You can upgrade this algorithm by downsampling (basically, downsizing) the image and only writing pixels to the downsampled image which meet a certain brightness threshold, such as by checking the pixel’s luminosity or alpha channel, as illustrated with this example.

However, there are limitations to checking values in the camera’s rendered image to decide whether or not to blur the pixel. The camera’s texture is an amalgamation of all of the rendering that’s already happened in the pipeline, which means we don’t actually know anything about the object that created the pixel, and the only information we have about the pixel at this point is its (near) finished RGBA value.
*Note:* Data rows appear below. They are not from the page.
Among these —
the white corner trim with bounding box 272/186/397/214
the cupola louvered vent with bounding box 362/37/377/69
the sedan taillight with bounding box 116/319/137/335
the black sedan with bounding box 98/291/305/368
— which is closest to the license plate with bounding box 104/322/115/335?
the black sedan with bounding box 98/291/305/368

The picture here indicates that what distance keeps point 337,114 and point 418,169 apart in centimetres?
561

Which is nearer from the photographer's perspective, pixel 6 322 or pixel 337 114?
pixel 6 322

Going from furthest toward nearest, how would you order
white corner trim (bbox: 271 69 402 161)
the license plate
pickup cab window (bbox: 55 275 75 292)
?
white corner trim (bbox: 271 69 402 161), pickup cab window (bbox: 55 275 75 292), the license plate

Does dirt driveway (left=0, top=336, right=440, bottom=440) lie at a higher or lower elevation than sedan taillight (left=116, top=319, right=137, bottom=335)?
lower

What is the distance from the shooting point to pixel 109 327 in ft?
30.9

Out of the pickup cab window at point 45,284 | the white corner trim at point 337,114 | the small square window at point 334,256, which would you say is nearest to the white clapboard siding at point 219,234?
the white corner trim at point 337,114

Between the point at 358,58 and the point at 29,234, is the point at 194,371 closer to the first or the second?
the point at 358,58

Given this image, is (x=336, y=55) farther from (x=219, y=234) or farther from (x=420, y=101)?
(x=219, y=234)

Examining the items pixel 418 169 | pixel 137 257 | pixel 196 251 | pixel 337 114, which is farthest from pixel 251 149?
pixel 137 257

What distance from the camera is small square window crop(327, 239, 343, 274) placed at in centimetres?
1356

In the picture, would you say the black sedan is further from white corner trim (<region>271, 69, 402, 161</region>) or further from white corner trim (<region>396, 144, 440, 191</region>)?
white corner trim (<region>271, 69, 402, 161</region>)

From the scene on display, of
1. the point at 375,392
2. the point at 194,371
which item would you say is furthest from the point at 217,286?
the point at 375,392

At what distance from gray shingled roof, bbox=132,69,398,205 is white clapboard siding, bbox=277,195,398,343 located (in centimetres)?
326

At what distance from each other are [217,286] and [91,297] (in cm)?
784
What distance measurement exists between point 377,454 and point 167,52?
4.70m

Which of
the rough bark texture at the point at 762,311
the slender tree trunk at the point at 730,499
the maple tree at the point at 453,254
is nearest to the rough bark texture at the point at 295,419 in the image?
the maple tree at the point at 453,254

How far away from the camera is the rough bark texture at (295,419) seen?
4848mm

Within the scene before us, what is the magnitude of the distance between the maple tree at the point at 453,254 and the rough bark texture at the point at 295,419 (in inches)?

What if we wanted to apply the bloom effect selectively- that is, what if we wanted to only add bloom to certain objects? Our problem here is a lack of information- we don’t know enough from the pixel’s RGBA value to know if it’s an object that we want to blur. To get more information about a pixel in the pipleline, we’ll need to encode information about that pixel to a buffer. Buffer is just our fancy way of saying an image that the rendering pipeline can write to and read.

The example linked above actually renders its own HDR color buffer to get information about pixel brightness, but we don’t just want information about brightness.

Therefore, we’ll have to draw any object that we want to glow to a buffer. Our glow effect can then read our glow buffer and only apply the blur to that image, therefore only blurring the pixels from the objects that we want to glow.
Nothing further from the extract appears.